Characteristics of SARS‐CoV‐2 cases (n = 257) and test‐negative controls (n = 1631) included in the I‐MOVE‐COVID‐19 primary care study, primary analysis (FR, NL and SE), Europe, March–August 2020

Variables Number of SARS‐CoV‐2 cases/total n (%) Number of test‐negative controls/total n (%)
Age groups
0‐19 23/257 (9) 384/1630 (24)
20‐39 61/257 (24) 430/1630 (26)
40‐59 102/257 (40) 475/1630 (29)
60‐79 54/257 (21) 249/1630 (15)
80+ 17/257 (7) 92/1630 (6)
Missing 0 1
Sex
Female 149/256 (58) 994/1627 (61)
Missing 1 4
Days between onset of symptoms and swabbing
0 11/257 (4) 80/1631 (5)
1 32/257 (12) 223/1631 (14)
2‐3 89/257 (35) 622/1631 (38)
4‐6 88/257 (34) 531/1631 (33)
7 37/257 (14) 175/1631 (11)
Seasonal influenza vaccination, 2019‐20 68/226 (30) 365/1488 (25)
Missing 31 143
≥1 chronic condition a 57/256 (22) 321/1623 (20)
Missing 1 8
Study site
France 56/257 (22) 487/1631 (30)
The Netherlands 45/257 (18) 225/1631 (21)
Sweden 156/257 (61) 809/1631 (50)

Abbreviations: FR, France; NL, The Netherlands; SE, Sweden.

a

Out of diabetes, lung disease, immunological disease and heart disease.

The proportion of controls vaccinated with the 2019‐20 influenza vaccination was 25%, compared to 30% of cases. Overall, there was 9% of missing data for 2019‐20 influenza vaccination. 2019‐20 influenza vaccination date was known among 325 of 433 vaccinated patients (75%).

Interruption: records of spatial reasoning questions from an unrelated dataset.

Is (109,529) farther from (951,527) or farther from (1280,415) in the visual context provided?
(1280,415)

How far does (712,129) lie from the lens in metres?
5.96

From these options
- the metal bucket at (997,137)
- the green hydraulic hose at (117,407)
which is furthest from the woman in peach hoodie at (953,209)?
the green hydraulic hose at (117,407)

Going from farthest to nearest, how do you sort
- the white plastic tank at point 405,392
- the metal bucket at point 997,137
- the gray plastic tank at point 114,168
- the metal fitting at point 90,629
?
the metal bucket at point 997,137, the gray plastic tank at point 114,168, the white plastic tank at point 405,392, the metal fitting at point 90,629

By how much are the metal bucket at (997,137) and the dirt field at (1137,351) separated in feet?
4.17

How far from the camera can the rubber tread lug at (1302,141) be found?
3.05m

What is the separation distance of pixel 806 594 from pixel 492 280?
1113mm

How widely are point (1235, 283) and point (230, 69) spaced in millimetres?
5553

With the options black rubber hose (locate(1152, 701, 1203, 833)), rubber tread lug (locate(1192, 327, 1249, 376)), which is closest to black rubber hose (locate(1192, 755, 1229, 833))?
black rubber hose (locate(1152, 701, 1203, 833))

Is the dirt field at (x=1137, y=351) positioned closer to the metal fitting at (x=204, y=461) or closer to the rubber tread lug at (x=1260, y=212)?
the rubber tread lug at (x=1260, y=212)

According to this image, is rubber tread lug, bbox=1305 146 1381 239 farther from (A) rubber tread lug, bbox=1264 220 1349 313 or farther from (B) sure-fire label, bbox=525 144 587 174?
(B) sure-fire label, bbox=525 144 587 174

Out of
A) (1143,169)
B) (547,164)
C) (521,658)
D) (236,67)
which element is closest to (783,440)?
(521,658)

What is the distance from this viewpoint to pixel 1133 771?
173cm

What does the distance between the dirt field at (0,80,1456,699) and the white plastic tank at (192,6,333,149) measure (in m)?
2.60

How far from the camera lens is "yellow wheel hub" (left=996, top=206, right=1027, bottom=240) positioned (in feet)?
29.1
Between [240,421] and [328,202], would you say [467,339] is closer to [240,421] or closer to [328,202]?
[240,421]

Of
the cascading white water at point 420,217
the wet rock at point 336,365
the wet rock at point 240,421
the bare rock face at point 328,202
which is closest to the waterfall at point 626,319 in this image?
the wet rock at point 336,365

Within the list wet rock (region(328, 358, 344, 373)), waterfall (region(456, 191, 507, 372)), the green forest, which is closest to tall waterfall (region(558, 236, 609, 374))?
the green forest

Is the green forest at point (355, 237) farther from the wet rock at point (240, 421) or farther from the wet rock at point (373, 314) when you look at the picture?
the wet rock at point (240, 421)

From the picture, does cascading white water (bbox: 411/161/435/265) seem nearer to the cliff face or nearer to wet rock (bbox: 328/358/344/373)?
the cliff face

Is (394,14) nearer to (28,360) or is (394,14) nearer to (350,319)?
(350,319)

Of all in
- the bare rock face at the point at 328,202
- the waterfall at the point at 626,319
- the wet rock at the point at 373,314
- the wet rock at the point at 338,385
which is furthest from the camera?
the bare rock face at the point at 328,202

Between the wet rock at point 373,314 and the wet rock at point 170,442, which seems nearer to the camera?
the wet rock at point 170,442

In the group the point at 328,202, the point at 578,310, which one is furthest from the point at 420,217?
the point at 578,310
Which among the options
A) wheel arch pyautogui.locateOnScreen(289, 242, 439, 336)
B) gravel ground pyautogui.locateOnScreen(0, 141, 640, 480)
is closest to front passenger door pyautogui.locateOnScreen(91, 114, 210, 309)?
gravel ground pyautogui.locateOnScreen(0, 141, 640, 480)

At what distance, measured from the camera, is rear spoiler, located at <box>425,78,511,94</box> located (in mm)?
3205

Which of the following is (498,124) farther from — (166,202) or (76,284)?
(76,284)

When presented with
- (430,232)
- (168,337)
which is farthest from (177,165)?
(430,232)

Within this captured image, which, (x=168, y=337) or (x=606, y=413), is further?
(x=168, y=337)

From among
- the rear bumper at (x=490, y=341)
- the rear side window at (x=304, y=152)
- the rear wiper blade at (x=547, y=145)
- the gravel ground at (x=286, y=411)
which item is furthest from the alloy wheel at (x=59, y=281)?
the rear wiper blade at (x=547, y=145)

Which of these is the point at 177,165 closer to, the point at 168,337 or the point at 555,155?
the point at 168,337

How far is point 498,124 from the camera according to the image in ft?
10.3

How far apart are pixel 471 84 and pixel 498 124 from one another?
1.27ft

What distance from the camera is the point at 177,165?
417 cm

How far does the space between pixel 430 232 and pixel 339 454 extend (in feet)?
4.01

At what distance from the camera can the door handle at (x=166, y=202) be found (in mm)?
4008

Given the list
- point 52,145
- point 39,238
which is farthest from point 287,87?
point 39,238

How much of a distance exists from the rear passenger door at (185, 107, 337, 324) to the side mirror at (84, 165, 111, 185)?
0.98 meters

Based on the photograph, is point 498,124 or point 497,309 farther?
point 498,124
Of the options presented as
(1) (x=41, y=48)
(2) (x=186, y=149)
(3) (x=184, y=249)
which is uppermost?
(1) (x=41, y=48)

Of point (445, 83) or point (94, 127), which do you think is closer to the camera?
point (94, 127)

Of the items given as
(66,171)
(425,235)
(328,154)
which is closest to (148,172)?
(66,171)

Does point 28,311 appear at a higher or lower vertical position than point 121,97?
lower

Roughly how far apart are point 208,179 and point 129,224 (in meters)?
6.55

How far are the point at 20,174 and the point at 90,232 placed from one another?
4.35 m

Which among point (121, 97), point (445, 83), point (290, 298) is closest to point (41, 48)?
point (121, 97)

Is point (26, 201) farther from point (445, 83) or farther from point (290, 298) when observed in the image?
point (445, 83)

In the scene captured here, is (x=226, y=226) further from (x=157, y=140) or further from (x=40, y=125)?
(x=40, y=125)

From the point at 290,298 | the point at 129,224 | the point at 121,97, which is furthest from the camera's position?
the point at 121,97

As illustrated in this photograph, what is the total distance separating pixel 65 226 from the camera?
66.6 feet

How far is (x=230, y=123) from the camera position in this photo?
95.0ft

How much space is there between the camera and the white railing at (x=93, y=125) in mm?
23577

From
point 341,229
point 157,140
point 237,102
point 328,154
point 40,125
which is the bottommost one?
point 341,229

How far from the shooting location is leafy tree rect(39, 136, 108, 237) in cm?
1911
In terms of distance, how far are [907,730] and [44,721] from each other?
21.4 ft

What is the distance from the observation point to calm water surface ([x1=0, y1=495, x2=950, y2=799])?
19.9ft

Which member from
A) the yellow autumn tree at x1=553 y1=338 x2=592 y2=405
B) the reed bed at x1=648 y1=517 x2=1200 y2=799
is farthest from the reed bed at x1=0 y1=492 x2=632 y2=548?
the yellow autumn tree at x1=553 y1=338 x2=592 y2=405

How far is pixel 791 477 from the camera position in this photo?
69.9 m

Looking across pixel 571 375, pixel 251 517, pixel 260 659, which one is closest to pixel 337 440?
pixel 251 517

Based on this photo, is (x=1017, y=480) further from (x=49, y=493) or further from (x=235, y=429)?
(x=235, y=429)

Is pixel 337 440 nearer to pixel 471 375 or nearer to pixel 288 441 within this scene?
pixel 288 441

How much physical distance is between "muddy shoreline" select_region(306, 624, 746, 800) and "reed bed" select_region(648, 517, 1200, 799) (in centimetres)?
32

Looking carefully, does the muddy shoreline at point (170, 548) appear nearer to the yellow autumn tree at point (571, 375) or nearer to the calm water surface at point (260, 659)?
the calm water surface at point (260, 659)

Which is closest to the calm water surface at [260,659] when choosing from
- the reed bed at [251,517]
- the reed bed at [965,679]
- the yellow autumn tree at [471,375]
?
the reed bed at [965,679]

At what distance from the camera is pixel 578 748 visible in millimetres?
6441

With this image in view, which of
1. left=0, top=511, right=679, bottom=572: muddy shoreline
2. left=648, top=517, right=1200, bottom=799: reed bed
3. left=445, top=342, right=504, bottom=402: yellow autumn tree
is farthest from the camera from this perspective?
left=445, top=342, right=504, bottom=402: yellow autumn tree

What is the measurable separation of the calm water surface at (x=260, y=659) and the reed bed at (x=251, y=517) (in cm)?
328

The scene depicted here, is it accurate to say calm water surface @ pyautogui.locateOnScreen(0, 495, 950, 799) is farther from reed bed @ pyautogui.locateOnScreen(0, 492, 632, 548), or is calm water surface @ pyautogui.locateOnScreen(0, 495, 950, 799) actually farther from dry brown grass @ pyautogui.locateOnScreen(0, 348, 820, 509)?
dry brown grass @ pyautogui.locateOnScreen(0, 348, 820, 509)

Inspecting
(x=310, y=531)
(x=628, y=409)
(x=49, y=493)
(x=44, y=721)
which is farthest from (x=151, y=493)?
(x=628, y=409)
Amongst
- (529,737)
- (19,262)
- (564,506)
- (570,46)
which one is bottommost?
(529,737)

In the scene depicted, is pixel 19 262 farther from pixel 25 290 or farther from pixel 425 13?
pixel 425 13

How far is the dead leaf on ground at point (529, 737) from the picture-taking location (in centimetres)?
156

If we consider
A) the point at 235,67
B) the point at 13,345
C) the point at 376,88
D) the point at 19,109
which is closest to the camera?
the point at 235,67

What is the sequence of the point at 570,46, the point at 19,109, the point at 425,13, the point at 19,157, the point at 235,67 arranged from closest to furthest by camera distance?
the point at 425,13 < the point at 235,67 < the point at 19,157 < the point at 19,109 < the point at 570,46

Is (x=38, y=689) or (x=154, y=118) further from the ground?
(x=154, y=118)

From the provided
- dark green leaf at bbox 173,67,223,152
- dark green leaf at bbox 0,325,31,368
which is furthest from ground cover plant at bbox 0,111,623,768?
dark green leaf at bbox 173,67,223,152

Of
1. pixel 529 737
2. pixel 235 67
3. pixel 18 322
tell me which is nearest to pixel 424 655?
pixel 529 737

The median delay between 2019‐20 influenza vaccination and onset of symptoms was 133 days among controls (interquartile range [IQR]: 109.5‐157.5) and 135 days among cases (IQR: 114‐158).

Before restricting to those swabbed within seven days of symptom onset and where delay between onset of symptoms and swabbing was known (3418/3658), the median swab delay was 5 days among cases (IQR: 3‐8) and 7 days among controls (IQR: 3‐17).

The unadjusted OR of the 2019‐20 influenza vaccination among COVID‐19 cases and controls was 1.32 (95% CI: 0.97‐1.80). The aOR was 0.93 (95% CI: 0.66‐1.32), with age as the strongest confounder (highest changes in OR when including age) (Table 2).

TABLE 2.

Pooled odds ratio of 2019‐20 influenza vaccination among COVID‐19 cases and controls, overall and by age groups, sex and different delays between onset of symptoms and swabbing, complete case analysis. I‐MOVE‐COVID‐19 primary care study, primary analysis (FR, NL and SE), Europe, March‐August 2020

Age group Population/analysis type a N Cases;vac/Controls; vacc OR CI
All ages Crude b 1701 225;68/1476;361 1.32 0.97‐1.80
Adjusted by time 1701 225;68/1476;361 1.24 0.91‐1.71
Adjusted by time and age 1701 225;68/1476;361 0.90 0.63‐1.27
Adjusted by time, age and chronic condition 1701 225;68/1476;361 0.91 0.64‐1.28
Fully adjusted 1701 225;68/1476;361 0.93 0.66‐1.32
20‐59 y 950 143;32/807;170 0.92 0.58‐1.46
60+ y 367 61;35/306;178 0.92 0.51‐1.67
All ages Males 662 93;21/569;109 0.70 0.37‐1.31
All ages Females 1039 132;47/907;252 1.09 0.71‐1.67
Sensitivity analyses
All ages Symptoms ≤5 d before swab 1194 148;45/1046;252 0.92 0.60‐1.42
Symptoms ≤7 d before swab (primary analysis) 1701 225;68/1476;361 0.93 0.66‐1.32
Symptoms ≤10 d before swab 1975 268;78/1707;398 0.98 0.71‐1.36
Any number of days between symptoms and onset 3182 329;87/2853;613 1.05 0.78‐1.42

Abbreviations: CI, confidence intervals; FR, France; NL, The Netherlands; OR, odds ratio; SE, Sweden.

a

OR adjusted by study site, time, age, sex and chronic condition unless otherwise stated.

b

All estimates adjusted by study site, as part of the study design.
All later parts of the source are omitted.